▶ **GIVEN DATA**

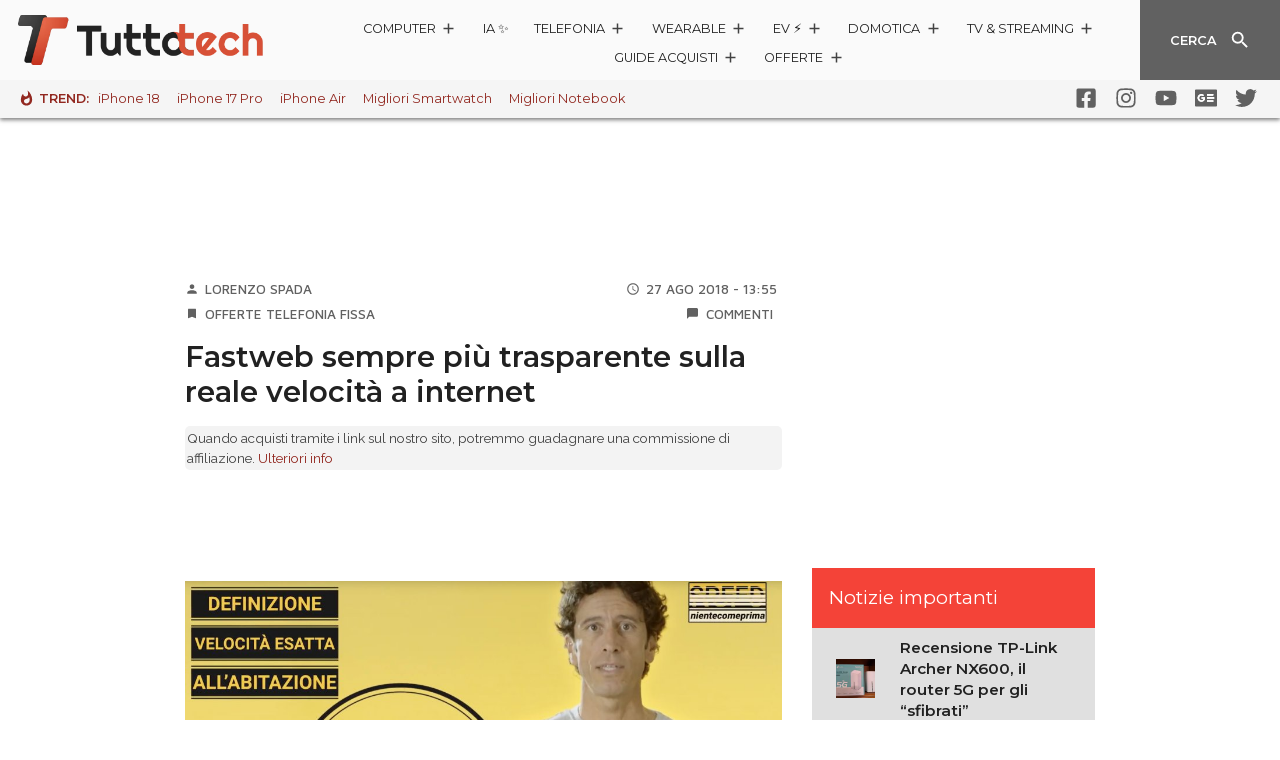

--- FILE ---
content_type: text/css
request_url: https://www.tuttotech.net/wp-content/themes/ta2021/static/css/vendors~main.d7417d68.chunk.css
body_size: 311
content:
.ps{overflow:hidden!important;overflow-anchor:none;-ms-overflow-style:none;touch-action:auto;-ms-touch-action:auto}.ps__rail-x{height:15px;bottom:0}.ps__rail-x,.ps__rail-y{display:none;opacity:0;-o-transition:background-color .2s linear,opacity .2s linear;-moz-transition:background-color .2s linear,opacity .2s linear;transition:background-color .2s linear,opacity .2s linear;-webkit-transition:background-color .2s linear,opacity .2s linear;position:absolute}.ps__rail-y{width:15px;right:0}.ps--active-x>.ps__rail-x,.ps--active-y>.ps__rail-y{display:block;background-color:rgba(0,0,0,0)}.ps--focus>.ps__rail-x,.ps--focus>.ps__rail-y,.ps:hover>.ps__rail-x,.ps:hover>.ps__rail-y{opacity:.6}.ps .ps__rail-x.ps--clicking,.ps .ps__rail-x:focus,.ps .ps__rail-x:hover,.ps .ps__rail-y.ps--clicking,.ps .ps__rail-y:focus,.ps .ps__rail-y:hover{background-color:#eee;opacity:.9}.ps__thumb-x{-o-transition:background-color .2s linear,height .2s ease-in-out;-moz-transition:background-color .2s linear,height .2s ease-in-out;transition:background-color .2s linear,height .2s ease-in-out;-webkit-transition:background-color .2s linear,height .2s ease-in-out;height:6px;bottom:2px}.ps__thumb-x,.ps__thumb-y{background-color:#aaa;border-radius:6px;position:absolute}.ps__thumb-y{-o-transition:background-color .2s linear,width .2s ease-in-out;-moz-transition:background-color .2s linear,width .2s ease-in-out;transition:background-color .2s linear,width .2s ease-in-out;-webkit-transition:background-color .2s linear,width .2s ease-in-out;width:6px;right:2px}.ps__rail-x.ps--clicking .ps__thumb-x,.ps__rail-x:focus>.ps__thumb-x,.ps__rail-x:hover>.ps__thumb-x{background-color:#999;height:11px}.ps__rail-y.ps--clicking .ps__thumb-y,.ps__rail-y:focus>.ps__thumb-y,.ps__rail-y:hover>.ps__thumb-y{background-color:#999;width:11px}@supports (-ms-overflow-style:none){.ps{overflow:auto!important}}@media (-ms-high-contrast:none),screen and (-ms-high-contrast:active){.ps{overflow:auto!important}}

▶ **YOUR GOAL**
A verbatim printout of the entries above is expected, free of pictures.

▶ **YOUR SOLUTION**
--- FILE ---
content_type: text/css
request_url: https://www.tuttotech.net/wp-content/themes/ta2021/static/css/vendors~main.d7417d68.chunk.css
body_size: 311
content:
.ps{overflow:hidden!important;overflow-anchor:none;-ms-overflow-style:none;touch-action:auto;-ms-touch-action:auto}.ps__rail-x{height:15px;bottom:0}.ps__rail-x,.ps__rail-y{display:none;opacity:0;-o-transition:background-color .2s linear,opacity .2s linear;-moz-transition:background-color .2s linear,opacity .2s linear;transition:background-color .2s linear,opacity .2s linear;-webkit-transition:background-color .2s linear,opacity .2s linear;position:absolute}.ps__rail-y{width:15px;right:0}.ps--active-x>.ps__rail-x,.ps--active-y>.ps__rail-y{display:block;background-color:rgba(0,0,0,0)}.ps--focus>.ps__rail-x,.ps--focus>.ps__rail-y,.ps:hover>.ps__rail-x,.ps:hover>.ps__rail-y{opacity:.6}.ps .ps__rail-x.ps--clicking,.ps .ps__rail-x:focus,.ps .ps__rail-x:hover,.ps .ps__rail-y.ps--clicking,.ps .ps__rail-y:focus,.ps .ps__rail-y:hover{background-color:#eee;opacity:.9}.ps__thumb-x{-o-transition:background-color .2s linear,height .2s ease-in-out;-moz-transition:background-color .2s linear,height .2s ease-in-out;transition:background-color .2s linear,height .2s ease-in-out;-webkit-transition:background-color .2s linear,height .2s ease-in-out;height:6px;bottom:2px}.ps__thumb-x,.ps__thumb-y{background-color:#aaa;border-radius:6px;position:absolute}.ps__thumb-y{-o-transition:background-color .2s linear,width .2s ease-in-out;-moz-transition:background-color .2s linear,width .2s ease-in-out;transition:background-color .2s linear,width .2s ease-in-out;-webkit-transition:background-color .2s linear,width .2s ease-in-out;width:6px;right:2px}.ps__rail-x.ps--clicking .ps__thumb-x,.ps__rail-x:focus>.ps__thumb-x,.ps__rail-x:hover>.ps__thumb-x{background-color:#999;height:11px}.ps__rail-y.ps--clicking .ps__thumb-y,.ps__rail-y:focus>.ps__thumb-y,.ps__rail-y:hover>.ps__thumb-y{background-color:#999;width:11px}@supports (-ms-overflow-style:none){.ps{overflow:auto!important}}@media (-ms-high-contrast:none),screen and (-ms-high-contrast:active){.ps{overflow:auto!important}}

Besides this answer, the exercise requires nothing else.